Type I Ultrafiltration Failure

This is the most common cause of UFF and is due to large effective peritoneal surface area with subsequent hyperpermeability of the membrane. Unfortunately, the development of slowly increasing hyperpermeability is a typical feature of chronic PD. The pathomorphologic cause of type I UFF is probably both fibrosis and, especially, angiogenesis, resulting in a large effective surface area (FIGURE 13.12). The avascular submesothelial fibrotic layer results in decreased osmotic pressure toward the endothelial exchange area of the capillaries. Additionally, by angiogenesis, an increased number of perfused capillaries under the fibrotic matrix rapidly dissipate the glucose-driven osmotic pressure. In an excellent animal model, an adenovirus-mediated gene transfer of angiostatin, a highly potent inhibitor of angiogenesis, resulted in higher UF by suppressing angiogenesis. An inverse correlation was found between the number of vessels and UF, underlining the important role of increased effective peritoneal surface area by angiogenesis in decreasing UF (81).

Hyperpermeability is a predictor of higher mortality in long-term PD patients (80).
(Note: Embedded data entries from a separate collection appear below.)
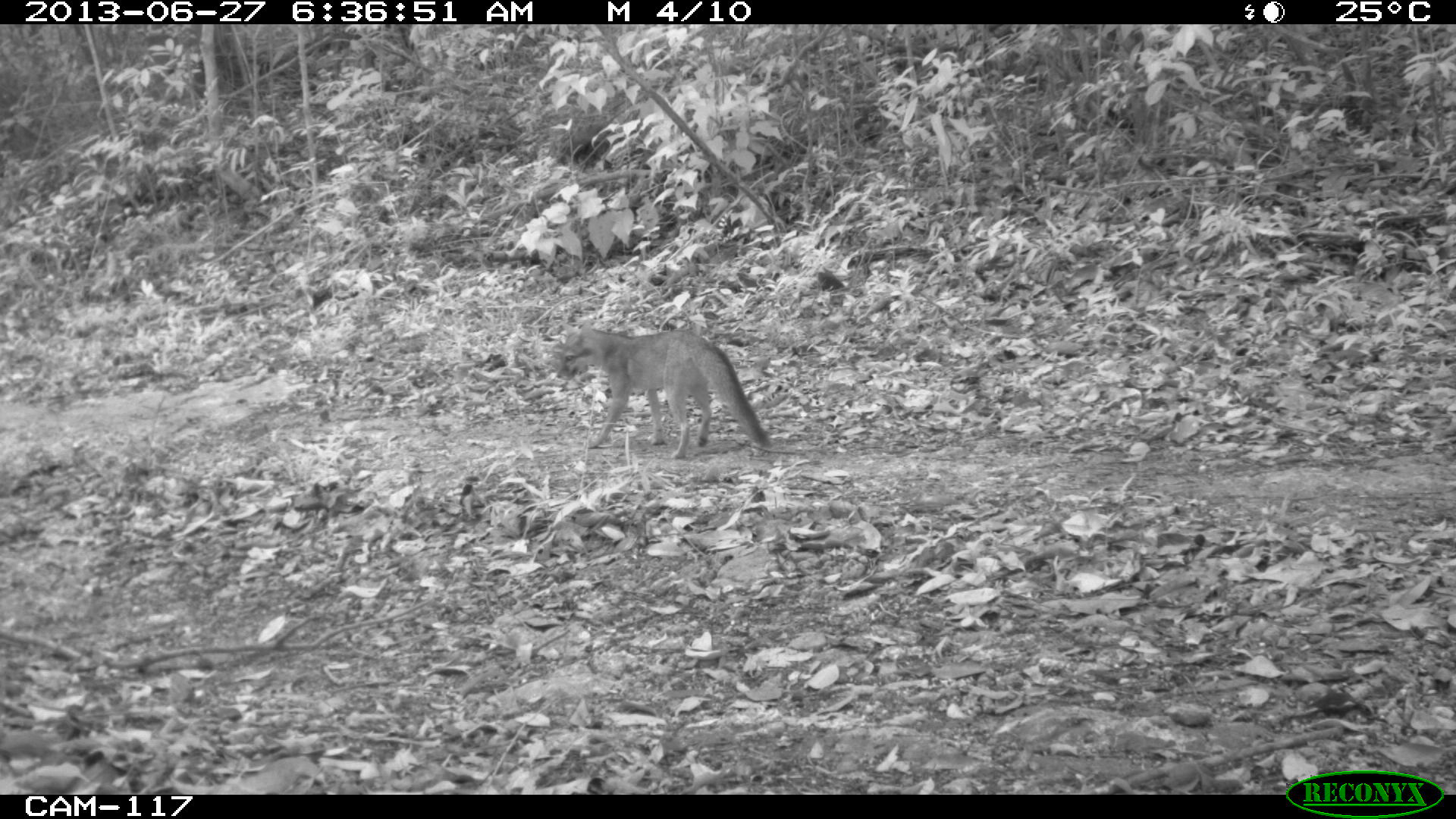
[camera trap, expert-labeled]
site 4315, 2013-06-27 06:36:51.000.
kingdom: Animalia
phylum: Chordata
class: Mammalia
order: Carnivora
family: Canidae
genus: Urocyon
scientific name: Urocyon cinereoargenteus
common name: gray fox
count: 1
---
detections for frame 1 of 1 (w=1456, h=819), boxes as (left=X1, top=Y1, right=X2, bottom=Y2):
urocyon cinereoargenteus: (left=551, top=318, right=773, bottom=459)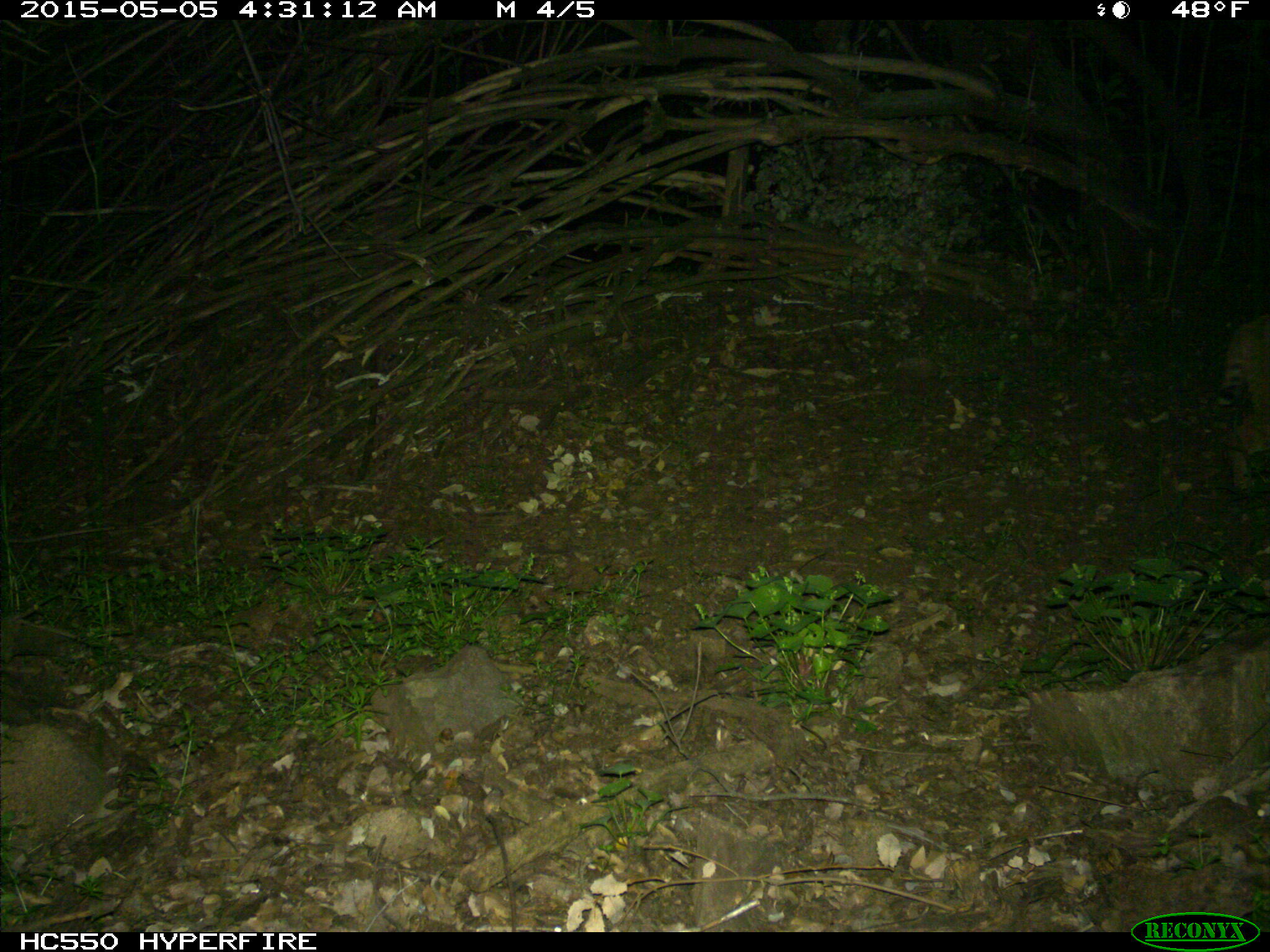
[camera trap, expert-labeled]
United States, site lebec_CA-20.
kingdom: Animalia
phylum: Chordata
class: Mammalia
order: Carnivora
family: Felidae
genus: Lynx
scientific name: Lynx rufus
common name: bobcat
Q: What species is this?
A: Lynx rufus (bobcat).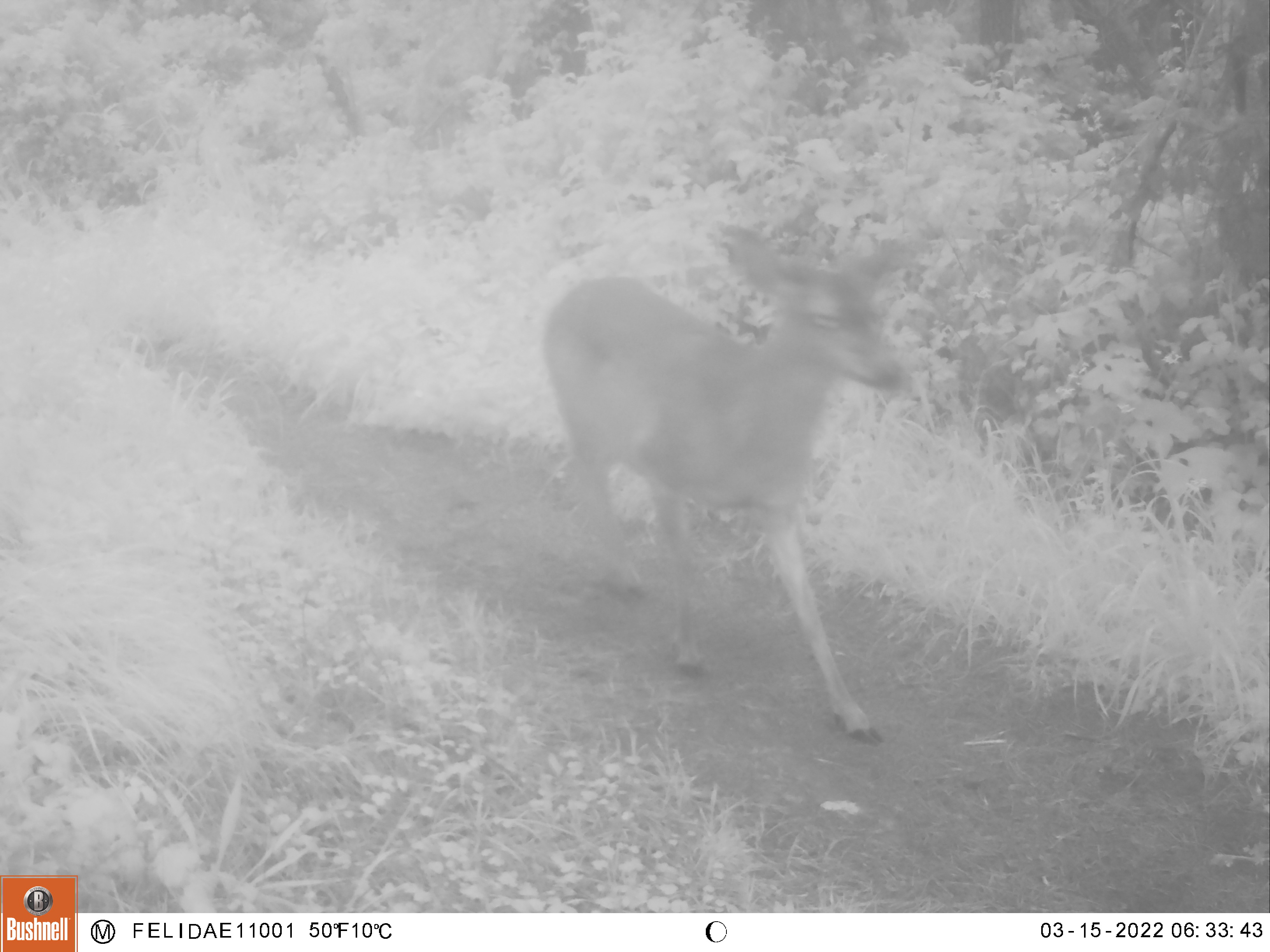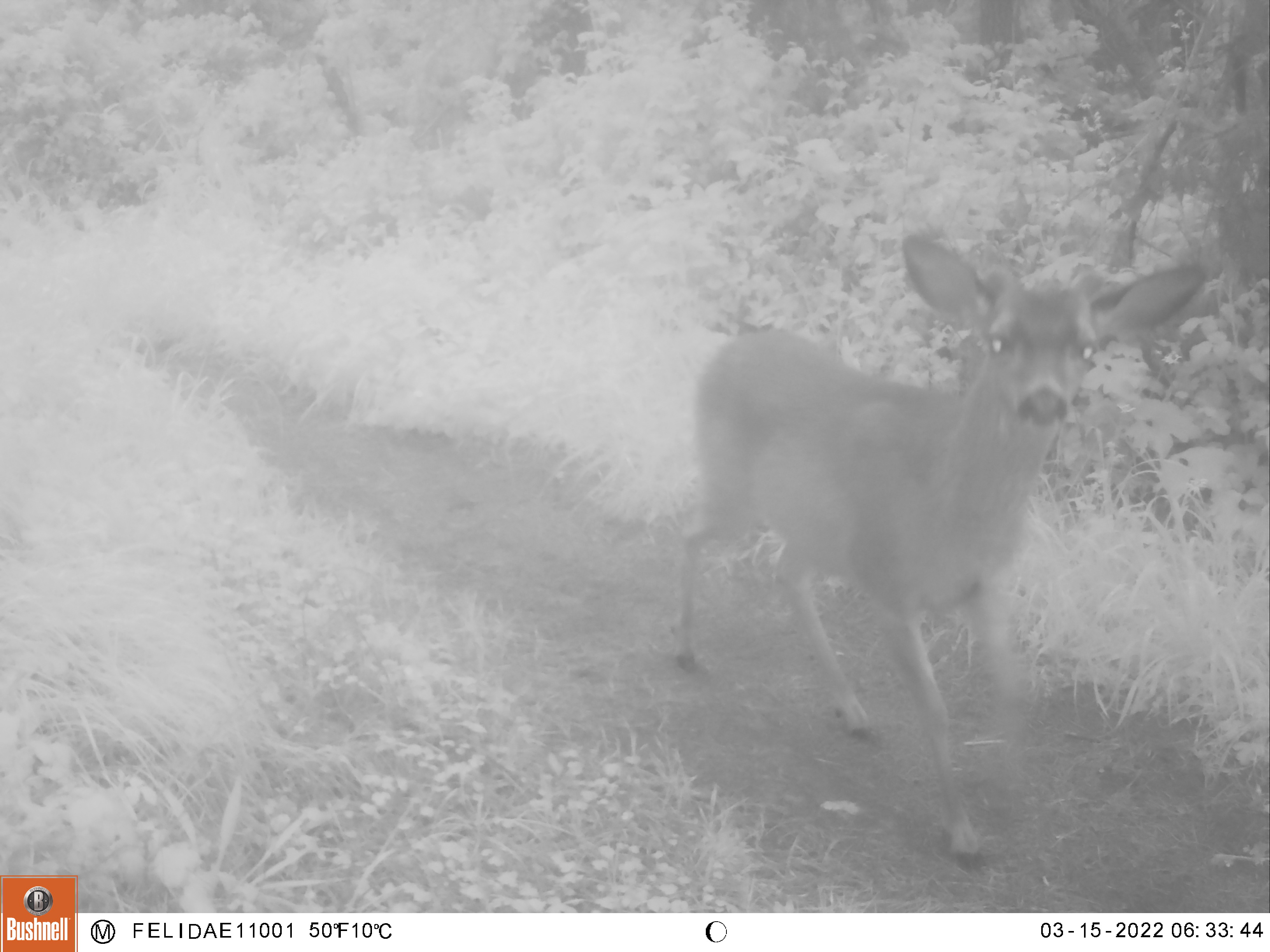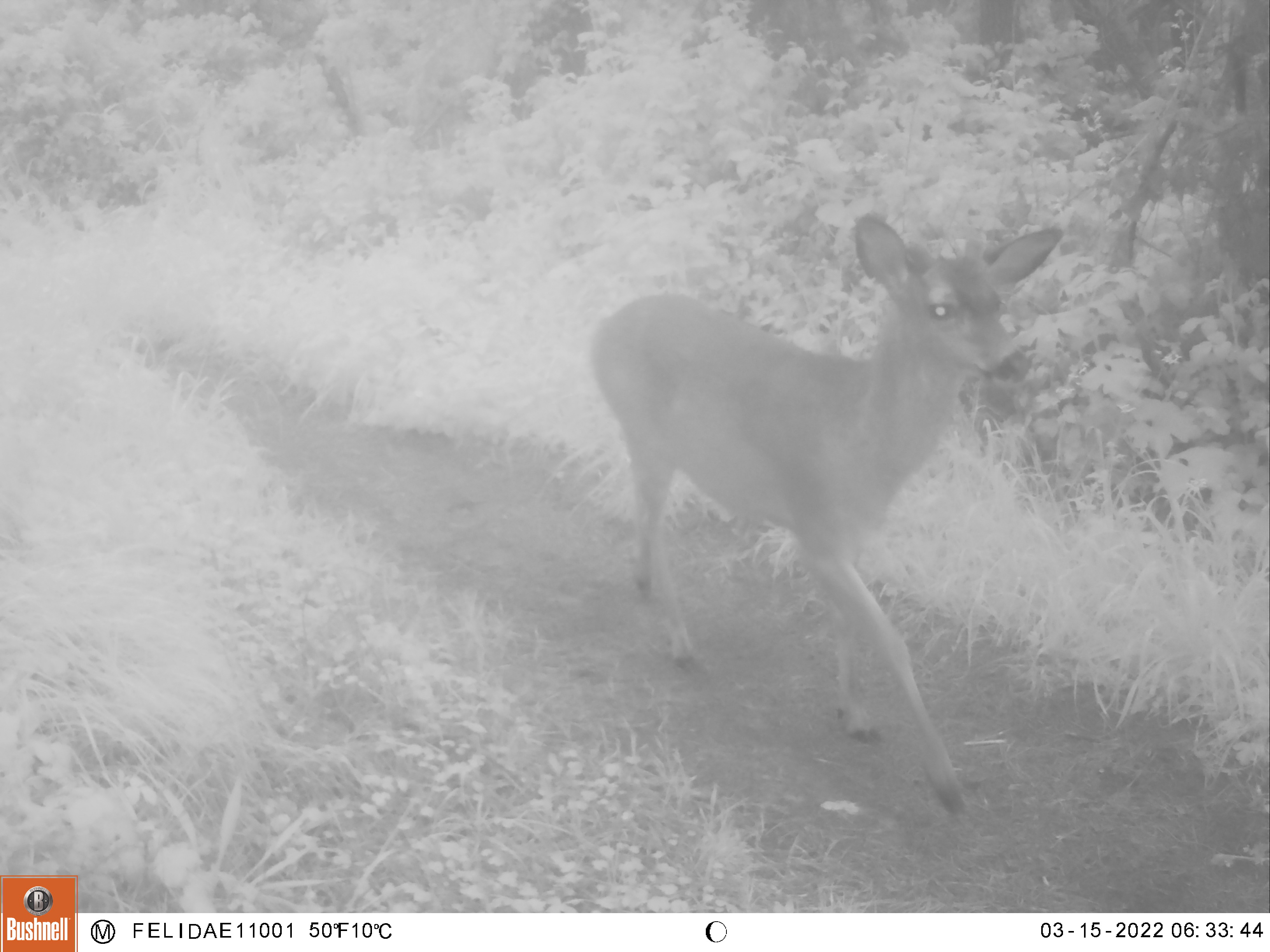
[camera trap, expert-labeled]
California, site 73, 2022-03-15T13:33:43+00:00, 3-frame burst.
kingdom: Animalia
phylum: Chordata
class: Mammalia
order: Artiodactyla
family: Cervidae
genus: Odocoileus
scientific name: Odocoileus hemionus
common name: mule deer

In 1998, the single-center Stoke PD study (83,84) and the multicenter Canada–United States of America (CANUSA) study (85), both prospective cohorts adequately powered to look at mortality, demonstrated that high transport was associated with worse patient and technique survival independent of other important predictors, such as age, comorbidities, and RRF. Later analysis from the Australian and New Zealand Dialysis and Transplant (ANZDATA) registry, by far the largest study published to date, also reported the association of high transport rates with increased mortality and technique failure (86). Moreover, further analyses of these studies exhibited that relationship between high transport and survival was confined to CAPD and not apparent in CCPD patients (87). Similarly, ANZDATA reported a high transport-modality interaction supporting higher mortality in CAPD patients. These analyses clearly suggest that excess mortality associated with high permeability is related to impaired ultrafiltration, which is better managed by CCPD.

Etiology and Pathogenesis

Recently, much work has been done to identify the mechanisms that are involved in the pathogenesis of peritoneal membrane failure during long-term PD (FIGURE 13.13). The major studied factors contributing to morphologic and functional alterations of the peritoneal membrane have been uremia, peritonitis, and the nonphysiologic nature of dialysis fluids. In uremia circulating nitric oxide (NO), advanced glycation end-products (AGEs), vascular endothelial growth factor (VEGF), and inflammatory cytokines [interleukin (IL)-1β, tumor necrosis factor alpha (TNF-α), and IL-6] are all significantly increased (88). The increase in effective peritoneal surface area is strongly related to VEGF and NO. The peritoneal expression of VEGF has been reported to correlate with the permeability of the peritoneal membrane and the degree of angiogenesis (89). In addition, during chronic PD, endothelial nitric oxide synthase (eNOS) is significantly upregulated, which may contribute to an increase in vascular density and endothelial area (90). Data from the peritoneal biopsy registry confirmed that uremia per se leads to thickening of the submesothelial zone and mild vasculopathy (91).